Wednesday, March 30, 2011

Law, Justice, Crime, Punishment

As I write this, three Filipino drug traffickers-- tried,convicted and sentenced to death-- are relishing the last hours of their life in a Chinese prison. By the time I get around to posting this they very well may be dead.

A trip to China by Vice President Binay bought them some time, but China's justice system has proved as impenetrable as their government. Let's face the facts, if we want them to respect our law we'll need to respect theirs. Honestly, the Vice President has just as much business going to China to plead for them as he does going to our local jails and begging the wardens to free the prisoners. I don't believe in the death penalty, but I do believe in the rule of law.

Today's newspaper headline is "Nation on bended knee". There is this horrible tendency of Filipinos to overlook the fact that a person is a convicted criminal whenever the conviction is in another country. Like that time two years ago when a different Vice President successfully won freedom for the confessed killer of a 6-year old boy. I can't help but feel that the moments of silence, prayers, and vigils should go to the innocent.

In a related story, Senator Ping Lacson has finally returned to the Philippines from his life as a fugitive on murder charges, successfully escaping an international manhunt. While the charges against Lacson have been dropped, the Justice Department is supposedly pursuing the people who helped Lacson evade capture.

Tell me, what exactly is the point of going after the coddlers if you're going to completely let go of Lacson himself? If anyone is responsible for the millions of pesos and millions of manhours utterly wasted on trying to find him, shouldn't it be the fugitive himself? It should not matter that he is no longer officially a murder suspect. When Senator Lacson fled the country over a year ago, he wasn't merely eluding captivity by the police, he was betraying the very system of laws and government that he swore to uphold when he took his oath of office. And now he has returned to the country to continue being a member of congress and making a mockery of the rule of law.

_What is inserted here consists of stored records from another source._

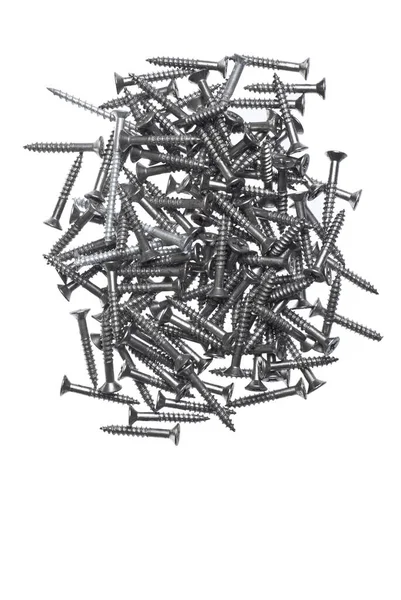 白色底座钢结构螺丝堆 — 图库照片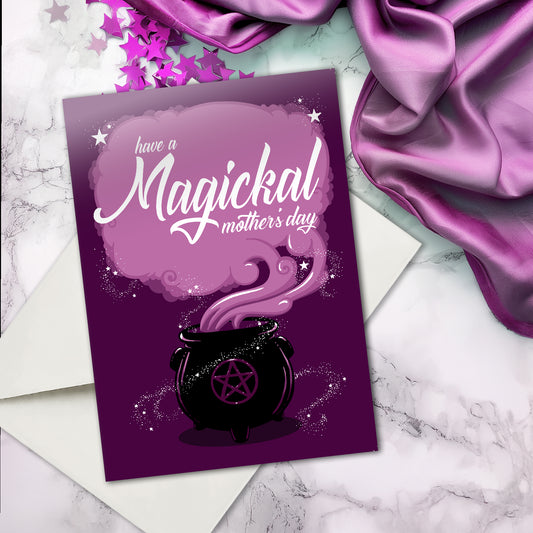 A large A5 greeting card in purple or pink, featuring a witchy cauldron illustration with billowing sparkling clouds and the words "Have a Magickal Mother’s Day." The inside has an illustration only (no text). Comes with an envelope included.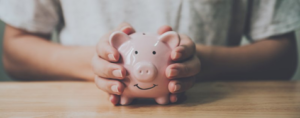 Close up of someone holding a smiling piggy bank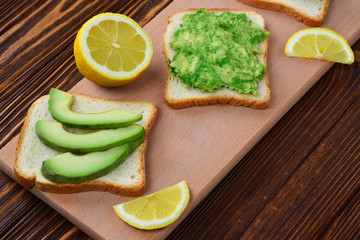 Avocado sandwich on a bread made with fresh sliced avocados from above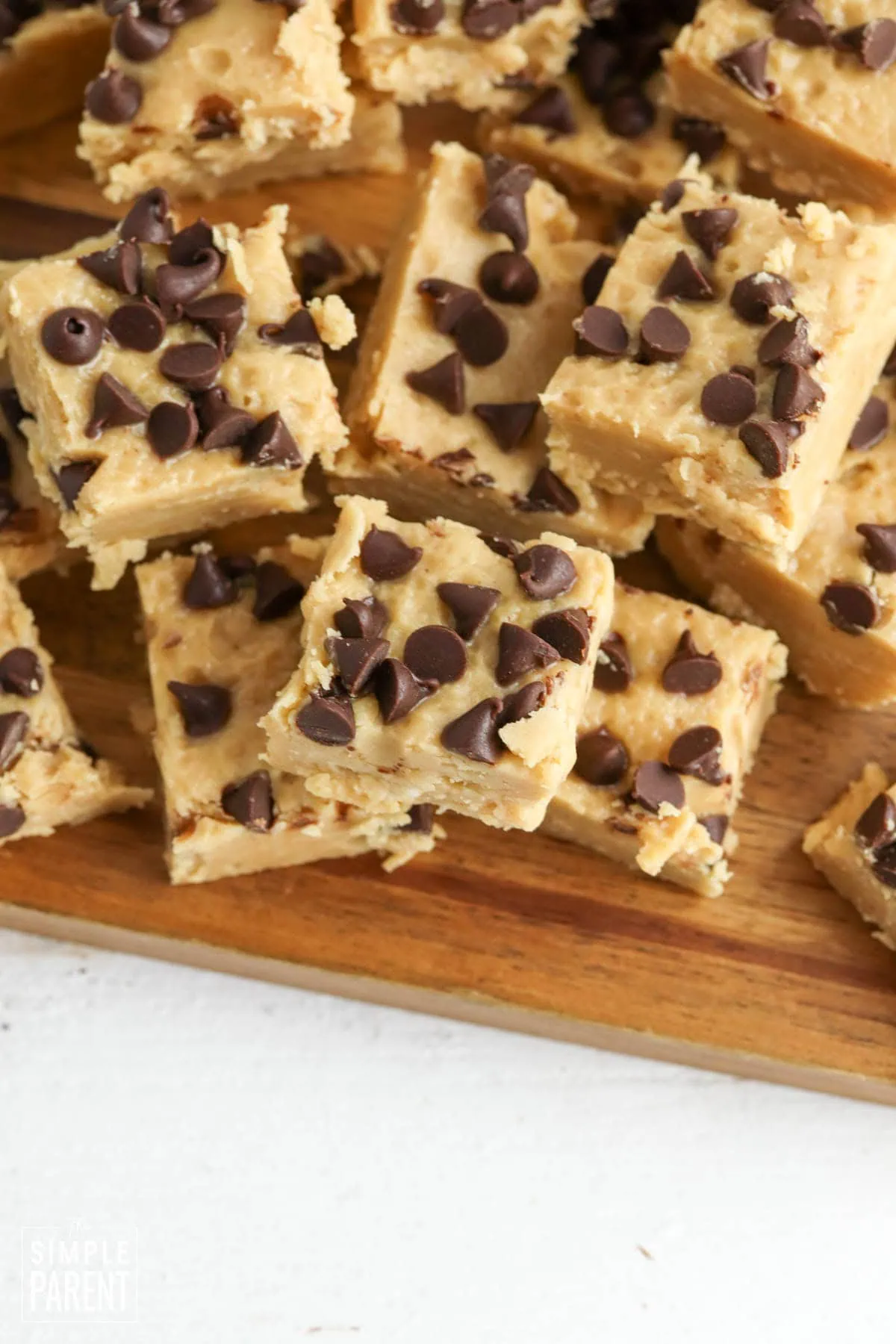 Christmas 3 ingredient peanut butter fudge on wooden dish
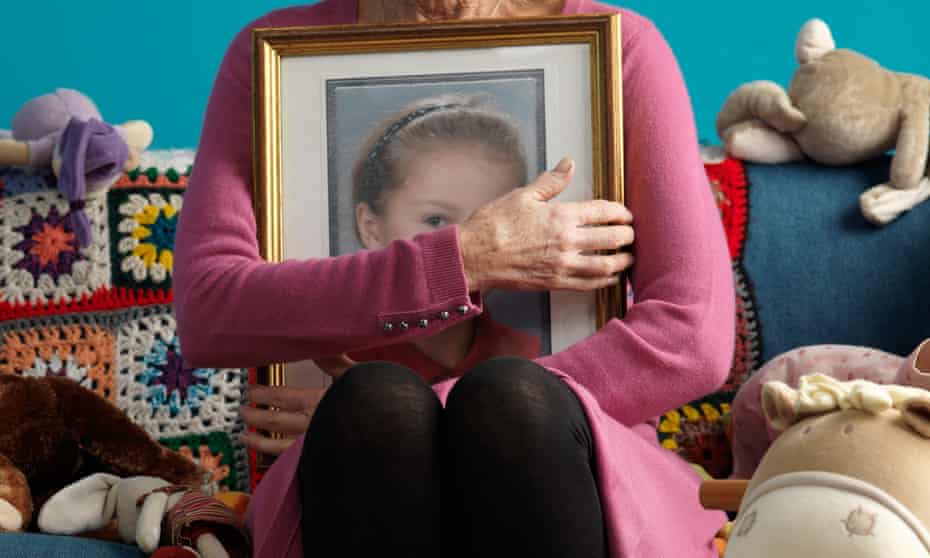 Woman holding picture of child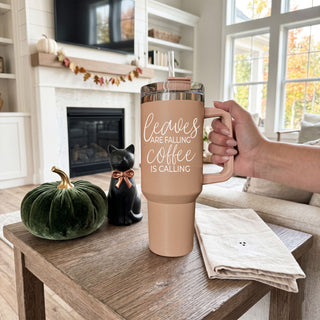 Stay cozy all season long with this stylish 40oz fall tumbler featuring the phrase “Leaves Are Falling, Coffee Is Calling” in a trendy neutral aesthetic design. This insulated stainless steel handled tumbler keeps drinks hot or cold for hours and includes a reusable straw with spill-resistant lid.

Meanwhile, Ilocos Sur Rep. Ronald Singson serves his own time in a Hong Kong prison for drug possession. He was sentenced to 18 months in prison, and shortly thereafter resigned from his position in Congress amid talk that the House of Representatives would vote to expel him. But really, why demonize Singson but tolerate Lacson? At least he cooperated. He didn't waste anyone's time. He plead guilty and accepted his punishment. Yet not once did I hear a suggestion of expelling Lacson from the Senate for his abandonment.

Then there's Antonio Trillanes. If you're still on his side then there's simply no reasoning with you. He and his cohorts abandoned the chain of command and took hostage a luxury apartment tower. When given his day in court four years later he stormed out and seiged a luxury hotel, causing more chaos. Fast forward just three years, a new president comes to power and lets these characters go scot free barely a month before the court is scheduled to render judgement upon them.

I haven't even mentioned Estrada yet, who finished second place in the presidential election less than three years after being found guilty beyond reasonable doubt of the crime of plunder. God help us.

Lacson, Singson, Trillanes, Estrada, Webb, and those three drug traffickers in China-- somehow I get the feeling that there's a connection in the way the Philippines' methods and priorities in terms of justice are all utterly backwards. There's definitely something wrong here at a very basic level.